Dan kini jam sudah menunjukkan waktunya pulang kerja, Lucia yang biasa on-time memilih tetap berada di kursinya. Belum menutup laptop, belum merapikan tasnya.

“Lu nggak pulang?” tegur Anggi sambil berdiri dari kursinya dan memakai jaket.

“Nanti, masih ada kerjaan,” dusta Lucia, nadanya berusaha terdengar sibuk. Padahal, ia sedang menunggu pesan dari Matthew, kepastian datang menjemput atau tidak.

Anggi diam-diam tersenyum. Ia tahu Lucia sedang berbohong karena tak ada pekerjaan mendesak yang harus dikerjakan; gelagatnya seharian ini juga kentara betul sedang merindukan Matthew.
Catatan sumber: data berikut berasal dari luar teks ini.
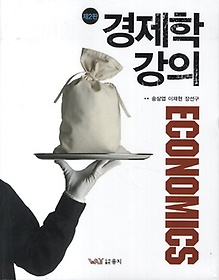 경제학강의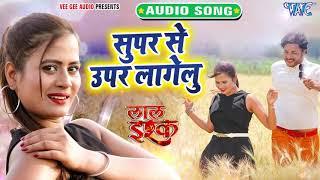 सुपर से उपर लागेलु | Mohan Rathore, Priyanka Singh | Super Se Uper Lagelu | Lal Ishq | Bhojpuri Song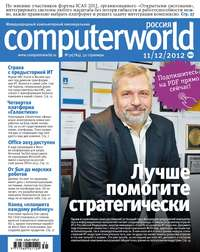 Журнал Computerworld Россия №31\/2012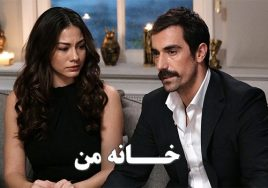 Khaneh Man Duble Farsi Turkish Series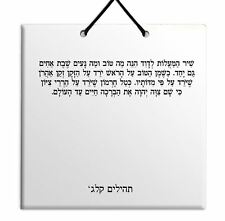 Hebrew Book of Psalms Ceramic TILE holy bible Tehillim Chapter 133 תהילים עברית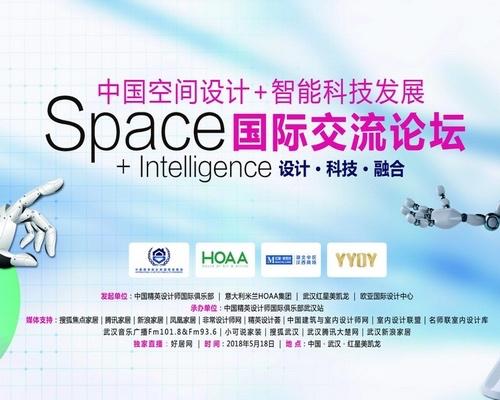 智装时代探索空间设计新出路——中国空间设计+智能科技发展国际交流论坛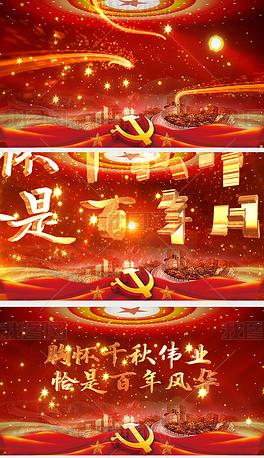 红色党政庆祝建党100周年标语口号视频模板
Namun, ia tak ingin berkomentar apa pun. Ia tak mau membuat temannya yang bergengsi tinggi ini malah makin menunjukkan penolakan terhadap perasaannya sendiri—perasaan yang, Anggi tahu, sudah tak bisa tertolong lagi.
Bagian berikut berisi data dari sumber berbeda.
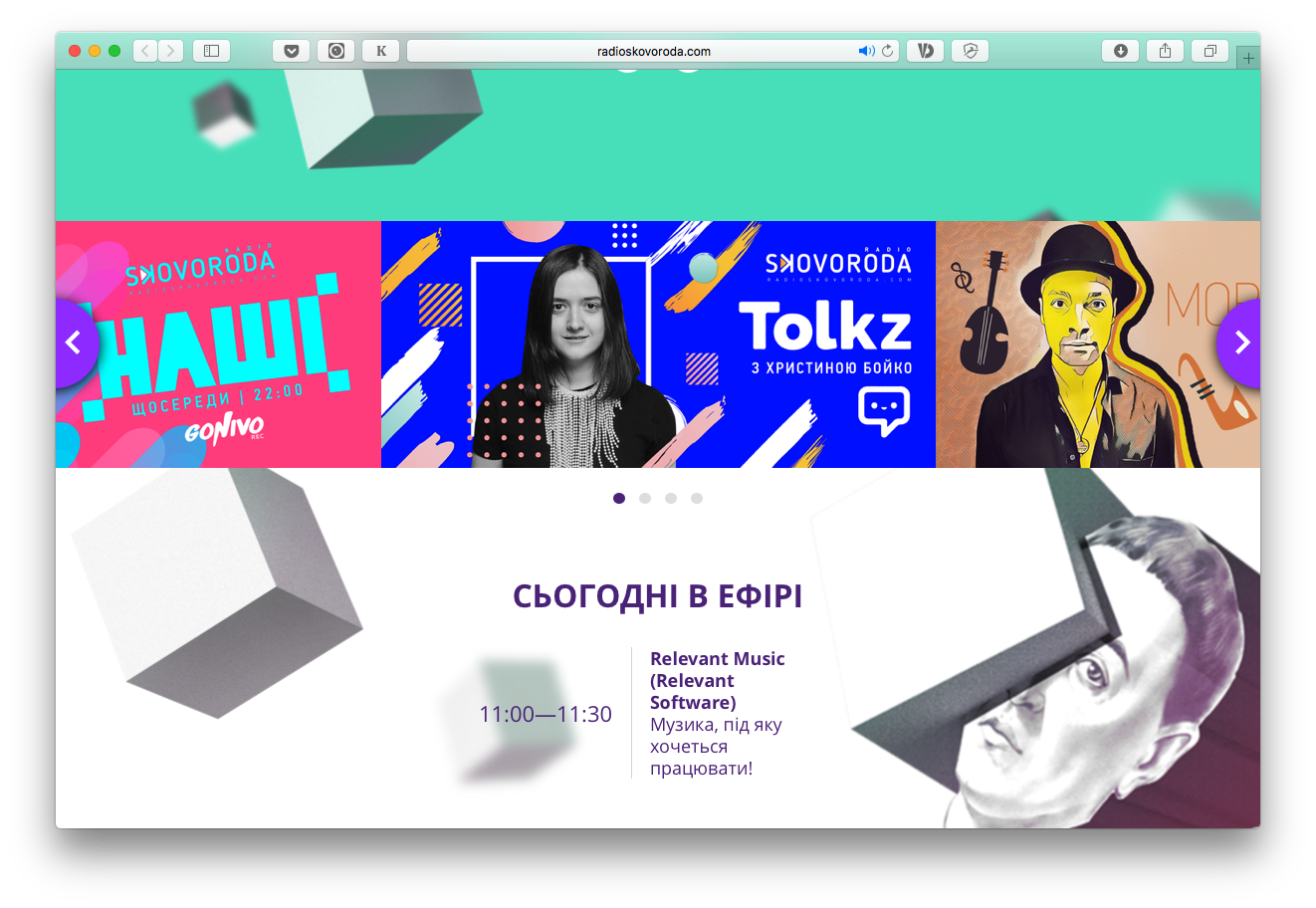 Ловити онлайн-хвилю: 9 українських радіостанцій, яких немає в FM
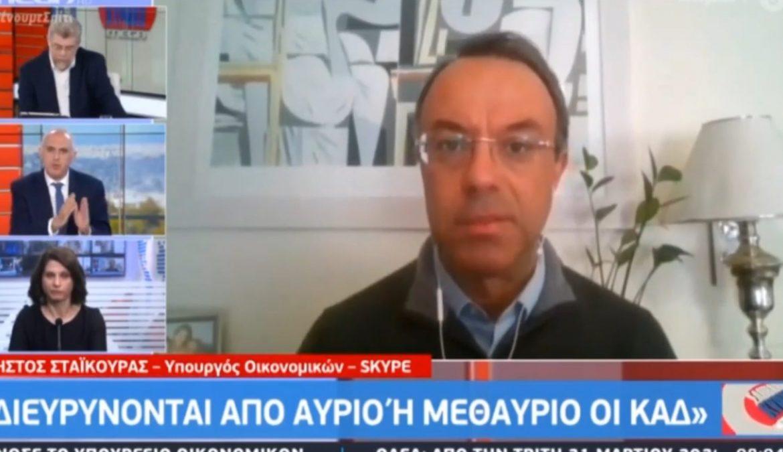 Ο Υπουργός Οικονομικών στο Mega (video) | 29.3.2020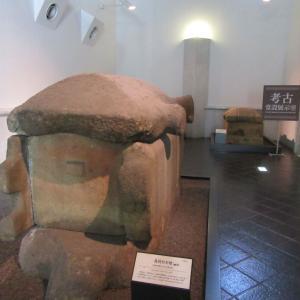 京大博物館とICOMと元素とやら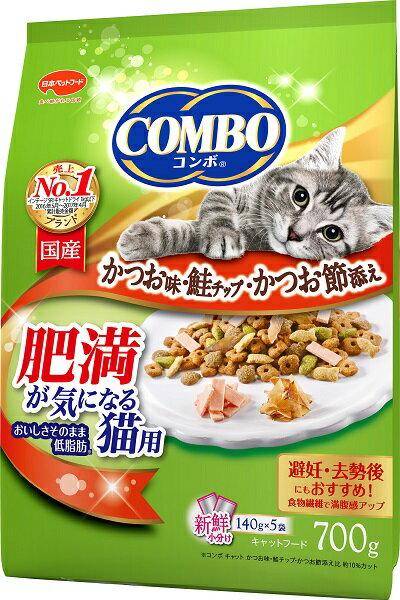 日本ペット コンボキャット 肥満が気になる猫用 かつお味・鮭チップ・かつお節添え 700g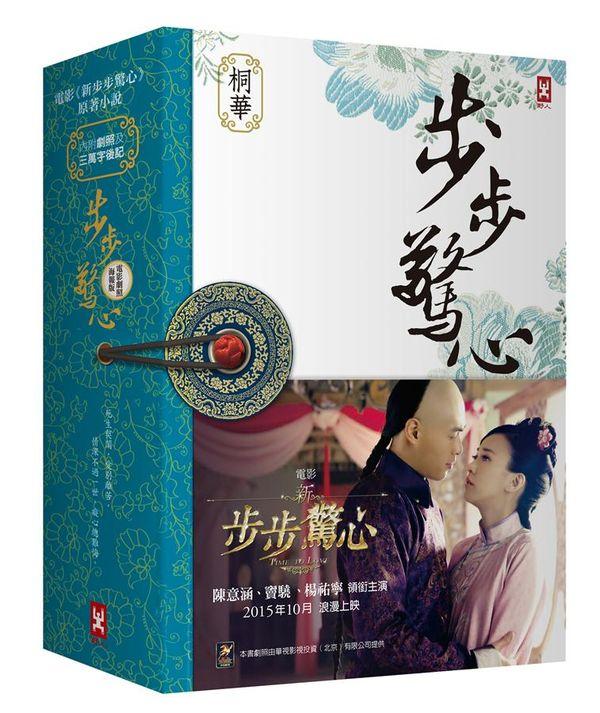 步步驚心(附新編電影版劇照海報)(三卷不分售)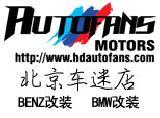 北京车迷店 AUTOFANSMOTORSPORT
“Yaudah gue duluan ya,” tepuknya ringan di bahu Lucia. “Bye!” pamitnya sambil tersenyum. Sambil berjalan keluar ruangan ia mengeluarkan ponselnya dan mengirim pesan ke seseorang.

Satu per satu orang di ruangan itu pergi. Matahari makin tenggelam, dan lampu kantor mulai otomatis menyala, menciptakan suasana remang-remang yang tenang. Lucia bangkit dari kursinya sambil membawa gelas. Bermaksud meregangkan badannya yang mulai terasa kaku karena terlalu lama duduk, sekalian membuang-buang waktu. Saat berjalan ke pantry, ia menengok ke sudut lain ruangan, baru menyadari kalau laptop Vino masih ada di atas meja. Ah, rupanya orang itu juga belum pulang.

Selain di ruang rapat bersama Komite Etik dan beberapa rapat tim lainnya, sejak pesta pernikahan David, Vino kelihatan seperti menjaga jarak. Sikap dingin dan 'tak tersentuh'-nya yang biasa dirasakan orang lain, sekarang juga berlaku saat ia bicara dengan Lucia. Kini, setiap diskusi dengan Vino, suasana jadi sedikit lebih canggung dari biasanya, karena pria itu acapkali menempatkan dengan jelas posisi mereka sebagai atasan dan bawahan dari caranya bicara. Menempatkan jarak tak kasat mata yang selama ini padahal tak pernah ia taruh.

Meskipun canggung, Lucia justru lebih lega akan hal itu. Karena berarti Vino tidak benar-benar tertarik padanya, dan dia tak perlu susah-susah menjauhkan cowok itu, seperti yang ia lakukan pada Matthew saat ini. Satu masalah hilang, satu masalah lagi sedang cuti honeymoon—dan semoga tak pernah menjadi masalah lagi setelah itu. Meskipun masalah utamanya, Matthew, malah yang paling mengganggu.

Saat mengisi air ke gelas, Lucia tiba-tiba mendengar langkah kaki yang berat memasuki ruangan. Suaranya tak seperti langkah biasa, makin terdengar dan terasa mendekat ke pantry. Begitu ia menengok, ia mendapati Vino sedang berjalan ke arahnya, sedikit sempoyongan, dengan tatapan mata tak fokus.

“Belum pulang, Mas?” sapa Lucia santai, berusaha menjaga profesionalitas, kembali menatap ke gelasnya yang baru setengah terisi. Akan tetapi, samar-samar hidungnya menangkap bau sesuatu yang asing dan tajam—bau alkohol. Ia langsung berhenti mengisi air, dan secara naluriah menggeser tubuhnya selangkah menjauh, berusaha menghindar.

Jika dugaannya benar, Vino mungkin baru kembali dari rapat bersama manajemen. Pria ini pernah bercerita kalau rapat manajemen sering diakhiri dengan minum alkohol untuk mencairkan suasana, dan biasanya dia tak ikut-ikutan. Dan, Lucia memang tak pernah melihat wajah Vino se-mengkilat dan se-merah ini. Pria ini juga tak menjawab sapaannya, hanya berdiri terdiam, memandang ke arahnya dengan tatapan yang terlalu tajam. Keheningan yang tak biasa itu membuat Lucia makin was-was.

“Duluan, Mas,” ucap Lucia sambil menunduk. Ingin menjauh dari suasana canggung ini. Dalam hati sudah memutuskan akan langsung pulang saja tanpa menunggu kabar Matthew lagi.

Namun, saat ia berjarak satu langkah melewati pria itu, tangan Vino mencengkram lengannya yang memegang gelas secara mendadak. Genggaman itu keras dan tiba-tiba, membuat tangan Lucia terguncang hebat dan gelas kaca itu jatuh ke lantai, menghasilkan suara nyaring pecahan serpihan kaca yang tersebar di lantai keramik.